I followed instruction from:
I paste hereby my current hardware situation:
Docker version 28.2.2
ii nvidia-container-toolkit 1.17.8-1 amd64 NVIDIA Container toolkit
±----------------------------------------------------------------------------------------+
| NVIDIA-SMI 570.133.20 Driver Version: 570.133.20 CUDA Version: 12.8 |
|-----------------------------------------±-----------------------±---------------------+
| GPU Name Persistence-M | Bus-Id Disp.A | Volatile Uncorr. ECC |
| Fan Temp Perf Pwr:Usage/Cap | Memory-Usage | GPU-Util Compute M. |
| | | MIG M. |
|=========================================+========================+======================|
| 0 NVIDIA H100 NVL On | 00000000:C9:00.0 Off | 0 |
| N/A 38C P0 61W / 400W | 0MiB / 95830MiB | 0% Default |
| | | Disabled |
±----------------------------------------±-----------------------±---------------------+
| 1 NVIDIA H100 NVL On | 00000000:E1:00.0 Off | 0 |
| N/A 38C P0 62W / 400W | 0MiB / 95830MiB | 0% Default |
| | | Disabled |
±----------------------------------------±-----------------------±---------------------+
Everything respect the requirements in the guide. However, the model raise OOM issue even with small sequence (150k).

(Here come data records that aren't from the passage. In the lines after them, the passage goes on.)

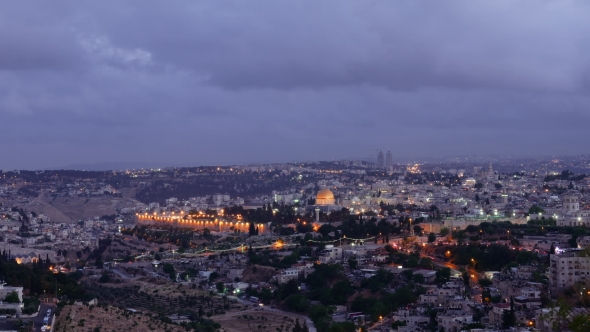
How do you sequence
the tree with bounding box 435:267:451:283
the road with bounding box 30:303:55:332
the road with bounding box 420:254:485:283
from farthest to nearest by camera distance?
1. the road with bounding box 420:254:485:283
2. the tree with bounding box 435:267:451:283
3. the road with bounding box 30:303:55:332

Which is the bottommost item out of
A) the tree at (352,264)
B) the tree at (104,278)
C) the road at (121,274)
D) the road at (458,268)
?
the road at (121,274)

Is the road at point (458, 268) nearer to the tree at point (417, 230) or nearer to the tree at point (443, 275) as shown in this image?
the tree at point (443, 275)

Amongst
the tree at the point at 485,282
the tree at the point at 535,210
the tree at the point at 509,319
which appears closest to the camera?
the tree at the point at 509,319

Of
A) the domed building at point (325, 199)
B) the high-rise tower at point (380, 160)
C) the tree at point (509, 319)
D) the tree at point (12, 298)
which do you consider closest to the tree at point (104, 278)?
the tree at point (12, 298)

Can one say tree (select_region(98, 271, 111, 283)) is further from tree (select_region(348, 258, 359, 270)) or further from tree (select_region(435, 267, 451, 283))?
tree (select_region(435, 267, 451, 283))

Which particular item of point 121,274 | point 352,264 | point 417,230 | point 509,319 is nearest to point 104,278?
point 121,274

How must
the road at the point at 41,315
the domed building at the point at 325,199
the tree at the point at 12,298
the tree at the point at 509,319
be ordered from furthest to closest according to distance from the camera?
the domed building at the point at 325,199 → the tree at the point at 12,298 → the tree at the point at 509,319 → the road at the point at 41,315

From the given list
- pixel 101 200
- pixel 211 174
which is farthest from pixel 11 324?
pixel 211 174

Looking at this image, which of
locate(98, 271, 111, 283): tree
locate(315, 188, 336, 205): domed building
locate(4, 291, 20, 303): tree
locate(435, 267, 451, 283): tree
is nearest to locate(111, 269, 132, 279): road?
locate(98, 271, 111, 283): tree

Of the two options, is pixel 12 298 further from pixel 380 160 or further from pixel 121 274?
Result: pixel 380 160

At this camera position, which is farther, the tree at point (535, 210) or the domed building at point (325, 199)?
the domed building at point (325, 199)

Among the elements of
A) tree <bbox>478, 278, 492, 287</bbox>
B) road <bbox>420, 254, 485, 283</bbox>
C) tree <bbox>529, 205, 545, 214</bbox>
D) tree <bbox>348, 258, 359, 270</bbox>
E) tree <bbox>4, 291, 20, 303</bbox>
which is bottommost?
tree <bbox>348, 258, 359, 270</bbox>
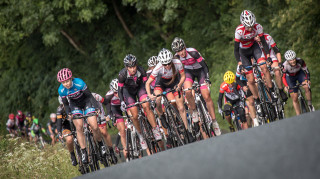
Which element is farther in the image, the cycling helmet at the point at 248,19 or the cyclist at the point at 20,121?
the cyclist at the point at 20,121

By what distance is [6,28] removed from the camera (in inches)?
1219

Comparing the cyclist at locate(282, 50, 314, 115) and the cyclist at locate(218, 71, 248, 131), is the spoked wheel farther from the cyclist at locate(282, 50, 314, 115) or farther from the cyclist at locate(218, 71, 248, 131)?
the cyclist at locate(282, 50, 314, 115)

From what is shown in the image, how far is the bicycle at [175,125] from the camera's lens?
11.7m

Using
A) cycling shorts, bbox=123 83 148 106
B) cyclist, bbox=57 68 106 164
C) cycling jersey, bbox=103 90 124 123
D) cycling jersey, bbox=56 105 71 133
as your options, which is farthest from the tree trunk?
cyclist, bbox=57 68 106 164

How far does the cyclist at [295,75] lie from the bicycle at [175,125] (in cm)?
321

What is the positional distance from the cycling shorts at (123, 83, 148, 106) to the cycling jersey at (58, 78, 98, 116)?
0.83 meters

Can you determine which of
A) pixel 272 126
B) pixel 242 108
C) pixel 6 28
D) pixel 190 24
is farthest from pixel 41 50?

It’s visible the model is distributed over both GPUs, and at inference time, it use both GPUs.
I’m wondering if you are aware of this, if there is any solution, or something I’m missing.
Any response would be really appreciated.

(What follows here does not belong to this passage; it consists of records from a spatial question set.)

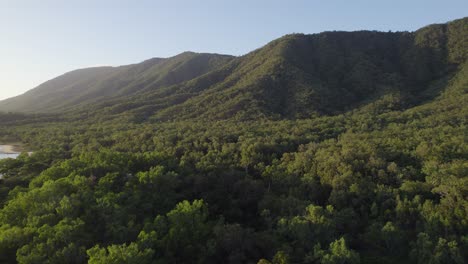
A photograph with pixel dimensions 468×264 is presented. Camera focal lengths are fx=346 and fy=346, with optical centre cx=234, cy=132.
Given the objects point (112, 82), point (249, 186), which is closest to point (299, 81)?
point (249, 186)

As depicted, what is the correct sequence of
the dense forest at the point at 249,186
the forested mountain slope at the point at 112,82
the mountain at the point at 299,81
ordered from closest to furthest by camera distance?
1. the dense forest at the point at 249,186
2. the mountain at the point at 299,81
3. the forested mountain slope at the point at 112,82

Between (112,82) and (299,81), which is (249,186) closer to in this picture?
(299,81)

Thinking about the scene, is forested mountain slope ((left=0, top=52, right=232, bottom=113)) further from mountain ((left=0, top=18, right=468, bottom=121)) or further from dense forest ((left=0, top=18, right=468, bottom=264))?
dense forest ((left=0, top=18, right=468, bottom=264))

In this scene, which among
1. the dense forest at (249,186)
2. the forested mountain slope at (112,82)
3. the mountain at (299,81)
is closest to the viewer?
the dense forest at (249,186)

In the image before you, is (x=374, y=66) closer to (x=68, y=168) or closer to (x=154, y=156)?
(x=154, y=156)

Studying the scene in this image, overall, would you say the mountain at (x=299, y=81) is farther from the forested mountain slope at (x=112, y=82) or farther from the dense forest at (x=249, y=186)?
the dense forest at (x=249, y=186)

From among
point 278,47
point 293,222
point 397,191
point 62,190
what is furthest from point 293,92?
point 62,190

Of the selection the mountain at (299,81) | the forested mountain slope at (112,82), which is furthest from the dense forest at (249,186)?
the forested mountain slope at (112,82)
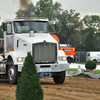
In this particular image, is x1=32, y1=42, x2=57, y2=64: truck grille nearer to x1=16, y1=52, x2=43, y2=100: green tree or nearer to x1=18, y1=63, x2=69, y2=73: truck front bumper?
x1=18, y1=63, x2=69, y2=73: truck front bumper

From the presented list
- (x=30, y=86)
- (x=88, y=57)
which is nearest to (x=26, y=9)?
(x=30, y=86)

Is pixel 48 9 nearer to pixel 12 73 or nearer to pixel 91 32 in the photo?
pixel 91 32

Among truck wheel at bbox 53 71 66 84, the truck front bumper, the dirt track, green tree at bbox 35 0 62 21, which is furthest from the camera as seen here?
green tree at bbox 35 0 62 21

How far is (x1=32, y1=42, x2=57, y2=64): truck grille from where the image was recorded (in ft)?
46.9

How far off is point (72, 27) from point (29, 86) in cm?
8031

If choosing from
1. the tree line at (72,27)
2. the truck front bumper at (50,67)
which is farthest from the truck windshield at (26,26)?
the tree line at (72,27)

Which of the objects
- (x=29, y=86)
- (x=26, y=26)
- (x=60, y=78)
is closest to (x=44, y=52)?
(x=60, y=78)

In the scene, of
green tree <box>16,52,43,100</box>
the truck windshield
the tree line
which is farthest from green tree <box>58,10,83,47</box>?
green tree <box>16,52,43,100</box>

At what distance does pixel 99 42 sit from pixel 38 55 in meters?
73.9

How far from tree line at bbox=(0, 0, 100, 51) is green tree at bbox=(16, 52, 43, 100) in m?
75.9

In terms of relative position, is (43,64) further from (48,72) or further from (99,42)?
(99,42)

Cause the model works with smaller sequences.
For instance, after they solve the issue with enviroment from github repo, I’m having same issue with small differences:
from docker: → model is 40GB for each GPU (as expected from the guide)
from github repo: → model is 45 GB for GPU (guess some of ur enviroment optimizazion)
HOWEVER, the model from github repo, can process longer sequences (~150k, not more). Is there any explanation of this? Mostly considering the model from github is using even more space before inference?